Hormones And Height

Does Testosterone Make Your Feet Grow? What to Know

Close-up of feet side-by-side on a light floor, with a subtle non-literal hint of growth change.

Testosterone does not directly make your feet grow in the way you might think. During puberty, rising testosterone levels contribute to a growth surge that includes your feet, but the actual mechanism driving bone elongation involves growth hormone, IGF-1, and ultimately estrogen (which testosterone partially converts into). Growth is driven by growth hormone working through IGF-1, which is why these signals matter most for bone elongation. Testosterone can contribute to a growth spurt during puberty, but it cannot make you grow after your growth plates have closed. Once your growth plates close at the end of puberty, no amount of testosterone, whether from therapy or an over-the-counter booster, can make your feet or any other bones longer.
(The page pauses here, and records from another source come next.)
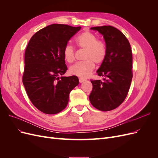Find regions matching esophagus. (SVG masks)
<instances>
[{
  "instance_id": "obj_1",
  "label": "esophagus",
  "mask_w": 158,
  "mask_h": 158,
  "mask_svg": "<svg viewBox=\"0 0 158 158\" xmlns=\"http://www.w3.org/2000/svg\"><path fill=\"white\" fill-rule=\"evenodd\" d=\"M79 81H80V83H82L83 82H84V81H85V79L80 78V79H79Z\"/></svg>"
}]
</instances>
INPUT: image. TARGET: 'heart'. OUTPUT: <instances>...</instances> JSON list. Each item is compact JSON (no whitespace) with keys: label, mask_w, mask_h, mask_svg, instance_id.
Returning <instances> with one entry per match:
<instances>
[{"label":"heart","mask_w":158,"mask_h":158,"mask_svg":"<svg viewBox=\"0 0 158 158\" xmlns=\"http://www.w3.org/2000/svg\"><path fill=\"white\" fill-rule=\"evenodd\" d=\"M79 48L85 50L83 57L84 61L76 63L71 66L70 72L72 74L80 78H86L92 73L95 69V63L101 64L106 60L107 53L106 43L99 40L98 36L89 31H85L76 39ZM64 58L69 63L75 60V49L71 44H66L63 49Z\"/></svg>","instance_id":"obj_1"}]
</instances>
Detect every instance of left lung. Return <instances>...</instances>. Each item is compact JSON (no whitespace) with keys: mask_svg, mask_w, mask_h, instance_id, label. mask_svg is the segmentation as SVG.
Instances as JSON below:
<instances>
[{"mask_svg":"<svg viewBox=\"0 0 158 158\" xmlns=\"http://www.w3.org/2000/svg\"><path fill=\"white\" fill-rule=\"evenodd\" d=\"M103 35L107 46L106 60L98 70L101 80H91L89 99L92 106L103 111L116 109L125 101L132 78V54L130 43L123 33L111 26L91 27Z\"/></svg>","mask_w":158,"mask_h":158,"instance_id":"left-lung-1","label":"left lung"}]
</instances>
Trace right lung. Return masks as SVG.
I'll return each instance as SVG.
<instances>
[{
  "mask_svg": "<svg viewBox=\"0 0 158 158\" xmlns=\"http://www.w3.org/2000/svg\"><path fill=\"white\" fill-rule=\"evenodd\" d=\"M80 28L52 24L37 31L28 43L22 82L32 104L45 114L63 111L68 104L70 92L79 84L76 76H60L68 69L64 47Z\"/></svg>",
  "mask_w": 158,
  "mask_h": 158,
  "instance_id": "add662e5",
  "label": "right lung"
}]
</instances>
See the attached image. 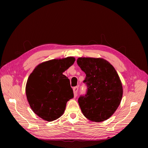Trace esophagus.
<instances>
[{
	"instance_id": "obj_1",
	"label": "esophagus",
	"mask_w": 148,
	"mask_h": 148,
	"mask_svg": "<svg viewBox=\"0 0 148 148\" xmlns=\"http://www.w3.org/2000/svg\"><path fill=\"white\" fill-rule=\"evenodd\" d=\"M78 90V87H74L73 88V91H74V97H76L77 94V92Z\"/></svg>"
}]
</instances>
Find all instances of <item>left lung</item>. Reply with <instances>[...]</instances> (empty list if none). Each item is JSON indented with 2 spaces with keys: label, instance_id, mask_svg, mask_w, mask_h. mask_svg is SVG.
<instances>
[{
  "label": "left lung",
  "instance_id": "obj_1",
  "mask_svg": "<svg viewBox=\"0 0 148 148\" xmlns=\"http://www.w3.org/2000/svg\"><path fill=\"white\" fill-rule=\"evenodd\" d=\"M77 64L86 73L87 90L78 100L83 115L102 122L113 115L121 103L123 89L119 77L110 63L100 58H78Z\"/></svg>",
  "mask_w": 148,
  "mask_h": 148
}]
</instances>
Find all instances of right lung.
<instances>
[{
  "mask_svg": "<svg viewBox=\"0 0 148 148\" xmlns=\"http://www.w3.org/2000/svg\"><path fill=\"white\" fill-rule=\"evenodd\" d=\"M72 57L54 59L38 65L29 75L26 87L27 101L41 118L52 121L64 113L68 101L74 97L69 79L62 73L72 66Z\"/></svg>",
  "mask_w": 148,
  "mask_h": 148,
  "instance_id": "add662e5",
  "label": "right lung"
}]
</instances>
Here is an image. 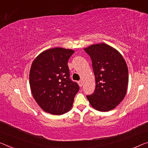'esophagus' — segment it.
<instances>
[{
	"instance_id": "esophagus-1",
	"label": "esophagus",
	"mask_w": 148,
	"mask_h": 148,
	"mask_svg": "<svg viewBox=\"0 0 148 148\" xmlns=\"http://www.w3.org/2000/svg\"><path fill=\"white\" fill-rule=\"evenodd\" d=\"M78 84H79V87H82V86H83V81H78Z\"/></svg>"
}]
</instances>
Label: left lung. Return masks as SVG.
Returning <instances> with one entry per match:
<instances>
[{"label":"left lung","mask_w":148,"mask_h":148,"mask_svg":"<svg viewBox=\"0 0 148 148\" xmlns=\"http://www.w3.org/2000/svg\"><path fill=\"white\" fill-rule=\"evenodd\" d=\"M92 60L96 87L93 94L87 96L92 107L107 112L121 103L126 94L128 70L119 51L104 43L84 48Z\"/></svg>","instance_id":"1"}]
</instances>
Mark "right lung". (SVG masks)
<instances>
[{
    "instance_id": "obj_1",
    "label": "right lung",
    "mask_w": 148,
    "mask_h": 148,
    "mask_svg": "<svg viewBox=\"0 0 148 148\" xmlns=\"http://www.w3.org/2000/svg\"><path fill=\"white\" fill-rule=\"evenodd\" d=\"M74 51L62 47L39 54L29 71V86L34 99L47 113L61 115L71 110L79 86L69 77L68 60Z\"/></svg>"
}]
</instances>
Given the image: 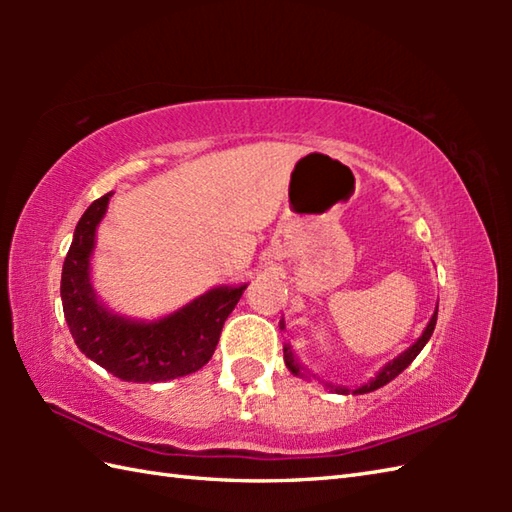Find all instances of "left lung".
<instances>
[{
  "instance_id": "1",
  "label": "left lung",
  "mask_w": 512,
  "mask_h": 512,
  "mask_svg": "<svg viewBox=\"0 0 512 512\" xmlns=\"http://www.w3.org/2000/svg\"><path fill=\"white\" fill-rule=\"evenodd\" d=\"M436 321H438V308H436V312H433V317H431V321L427 323V328H424L420 339H418L416 343H413L411 347H407L405 352L398 354V356L394 358V361H389L372 380H367L365 385L356 387V389H350V387H341V385H330V383H328L325 387H330L332 391H336V394H369V391H374V389H378V387L387 385L389 380H394L400 372H405V369L413 363V358H416V356L422 352V347L427 345V341L431 339L433 328H436ZM279 325H281V330H284V321H281ZM284 361H286V367L290 369L292 374H295V376H303V374H301V365L295 361V356H292V350H290L288 345L284 347Z\"/></svg>"
}]
</instances>
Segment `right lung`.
I'll use <instances>...</instances> for the list:
<instances>
[{"label":"right lung","mask_w":512,"mask_h":512,"mask_svg":"<svg viewBox=\"0 0 512 512\" xmlns=\"http://www.w3.org/2000/svg\"><path fill=\"white\" fill-rule=\"evenodd\" d=\"M112 191L94 200L81 215L61 273L63 314L76 347L127 383H162L198 372L211 361L224 321L244 295V286L204 292L178 312L158 321H134L96 299L90 257L96 226L103 220Z\"/></svg>","instance_id":"add662e5"}]
</instances>
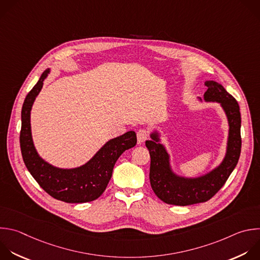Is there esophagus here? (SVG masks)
I'll return each instance as SVG.
<instances>
[{"mask_svg":"<svg viewBox=\"0 0 260 260\" xmlns=\"http://www.w3.org/2000/svg\"><path fill=\"white\" fill-rule=\"evenodd\" d=\"M137 137H138V143H139V144H142V143H144L146 140H148V138H149V133H148L147 129L141 128V129L138 131Z\"/></svg>","mask_w":260,"mask_h":260,"instance_id":"34e87169","label":"esophagus"}]
</instances>
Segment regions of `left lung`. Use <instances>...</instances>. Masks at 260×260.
Masks as SVG:
<instances>
[{"instance_id":"left-lung-1","label":"left lung","mask_w":260,"mask_h":260,"mask_svg":"<svg viewBox=\"0 0 260 260\" xmlns=\"http://www.w3.org/2000/svg\"><path fill=\"white\" fill-rule=\"evenodd\" d=\"M207 91L204 94L206 102H218L224 110L230 129L225 156L215 169L209 174L195 179L179 177L172 172L169 165V155L159 143L157 132L151 134V141H146V147L151 157L150 184L156 196L171 205H192L211 199L225 184L235 169L241 154V113L237 100L216 81H205Z\"/></svg>"}]
</instances>
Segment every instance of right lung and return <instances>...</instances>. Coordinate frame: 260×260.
<instances>
[{"label": "right lung", "instance_id": "add662e5", "mask_svg": "<svg viewBox=\"0 0 260 260\" xmlns=\"http://www.w3.org/2000/svg\"><path fill=\"white\" fill-rule=\"evenodd\" d=\"M49 71L47 69L43 72L22 106L20 149L24 164L41 188L53 198L66 203L94 201L105 191L119 156L136 146V133L131 131L108 141L88 163L76 168L62 169L43 160L31 138L30 110Z\"/></svg>", "mask_w": 260, "mask_h": 260}]
</instances>
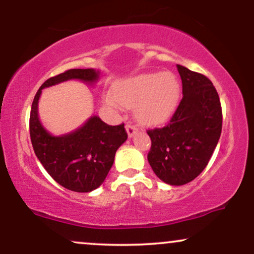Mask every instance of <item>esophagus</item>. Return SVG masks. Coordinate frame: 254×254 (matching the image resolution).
I'll list each match as a JSON object with an SVG mask.
<instances>
[{"instance_id":"1","label":"esophagus","mask_w":254,"mask_h":254,"mask_svg":"<svg viewBox=\"0 0 254 254\" xmlns=\"http://www.w3.org/2000/svg\"><path fill=\"white\" fill-rule=\"evenodd\" d=\"M138 131V129L135 127V125H132L131 123H127V136L129 137H132L135 133Z\"/></svg>"}]
</instances>
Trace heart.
<instances>
[{"instance_id":"obj_1","label":"heart","mask_w":254,"mask_h":254,"mask_svg":"<svg viewBox=\"0 0 254 254\" xmlns=\"http://www.w3.org/2000/svg\"><path fill=\"white\" fill-rule=\"evenodd\" d=\"M180 87L171 72H147L121 81L113 94L104 97L112 109L135 107L136 117L147 125L164 124L172 117L179 101Z\"/></svg>"}]
</instances>
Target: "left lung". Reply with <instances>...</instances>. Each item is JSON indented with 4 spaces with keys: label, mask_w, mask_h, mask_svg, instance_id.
Instances as JSON below:
<instances>
[{
    "label": "left lung",
    "mask_w": 254,
    "mask_h": 254,
    "mask_svg": "<svg viewBox=\"0 0 254 254\" xmlns=\"http://www.w3.org/2000/svg\"><path fill=\"white\" fill-rule=\"evenodd\" d=\"M183 98L164 127L148 130V161L162 182L184 185L202 173L222 131V109L214 84L199 72L177 65Z\"/></svg>",
    "instance_id": "obj_1"
}]
</instances>
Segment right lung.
I'll return each mask as SVG.
<instances>
[{"label":"right lung","mask_w":254,"mask_h":254,"mask_svg":"<svg viewBox=\"0 0 254 254\" xmlns=\"http://www.w3.org/2000/svg\"><path fill=\"white\" fill-rule=\"evenodd\" d=\"M99 74L94 69H70L50 77L40 86L32 103L30 135L34 153L54 180L75 192H90L104 183L116 151L127 138L124 124L109 125L93 116L77 130L52 136L38 117V101L43 88L68 80L94 83Z\"/></svg>","instance_id":"right-lung-1"}]
</instances>
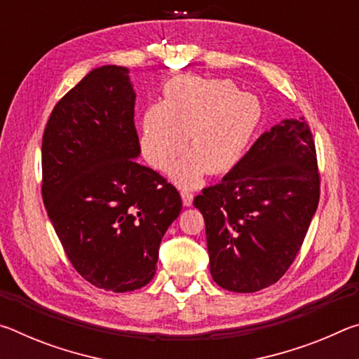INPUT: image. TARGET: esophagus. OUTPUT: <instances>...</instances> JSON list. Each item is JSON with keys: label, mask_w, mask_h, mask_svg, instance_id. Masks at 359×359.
<instances>
[{"label": "esophagus", "mask_w": 359, "mask_h": 359, "mask_svg": "<svg viewBox=\"0 0 359 359\" xmlns=\"http://www.w3.org/2000/svg\"><path fill=\"white\" fill-rule=\"evenodd\" d=\"M180 196H182V203H184V205H191L193 204V193H190V191H187V190H182L180 191Z\"/></svg>", "instance_id": "obj_1"}]
</instances>
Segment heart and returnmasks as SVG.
<instances>
[{
    "instance_id": "1",
    "label": "heart",
    "mask_w": 359,
    "mask_h": 359,
    "mask_svg": "<svg viewBox=\"0 0 359 359\" xmlns=\"http://www.w3.org/2000/svg\"><path fill=\"white\" fill-rule=\"evenodd\" d=\"M263 109L257 96L241 93L226 79L175 77L165 87L163 102L144 111L141 154L163 171L187 147L190 154L169 169L175 184L198 187L205 172L224 174L239 165L257 133Z\"/></svg>"
}]
</instances>
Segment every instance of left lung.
Wrapping results in <instances>:
<instances>
[{
	"label": "left lung",
	"instance_id": "obj_1",
	"mask_svg": "<svg viewBox=\"0 0 359 359\" xmlns=\"http://www.w3.org/2000/svg\"><path fill=\"white\" fill-rule=\"evenodd\" d=\"M318 201L312 131L304 117L283 120L193 201L204 217L218 287L255 293L280 280L301 250Z\"/></svg>",
	"mask_w": 359,
	"mask_h": 359
}]
</instances>
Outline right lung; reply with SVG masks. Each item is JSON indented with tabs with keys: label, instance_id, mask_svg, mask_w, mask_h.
<instances>
[{
	"label": "right lung",
	"instance_id": "add662e5",
	"mask_svg": "<svg viewBox=\"0 0 359 359\" xmlns=\"http://www.w3.org/2000/svg\"><path fill=\"white\" fill-rule=\"evenodd\" d=\"M128 69L90 71L60 100L42 136V201L66 257L95 287L125 293L155 276L182 210L172 184L139 165Z\"/></svg>",
	"mask_w": 359,
	"mask_h": 359
}]
</instances>
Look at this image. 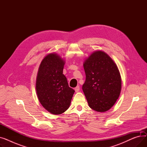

What you might notice instead is soft-tissue changes like slight shifts in arch shape or foot width, but that is not new skeletal growth.

How feet actually grow: bones vs soft tissue

Close-up view of a human foot’s bones and surrounding cartilage and ligaments in a clean minimal setting.

Your foot is not one bone. It is a complex structure of 26 bones, along with cartilage, ligaments, tendons, and fat padding. Growth in foot length is primarily driven by lengthening of those bones, which happens at growth plates, the same cartilage zones responsible for all long bone growth in your body. Research tracking children from age one to five found foot size can change roughly half a shoe size every four months in that early window, with width staying proportional to length. That gives you a sense of how actively the skeletal architecture is being remodeled during early childhood.

Foot shape is more complicated than just length. The medial longitudinal arch, the inner curve that rises as kids stop being flat-footed, shows relatively stable behavior until around age 10 and then continues evolving through adolescence. So a foot can change apparent size or shape through arch development and soft tissue maturation, not just bone length. This distinction matters because soft tissue can shift slightly in adulthood, but that is categorically different from growing longer bones.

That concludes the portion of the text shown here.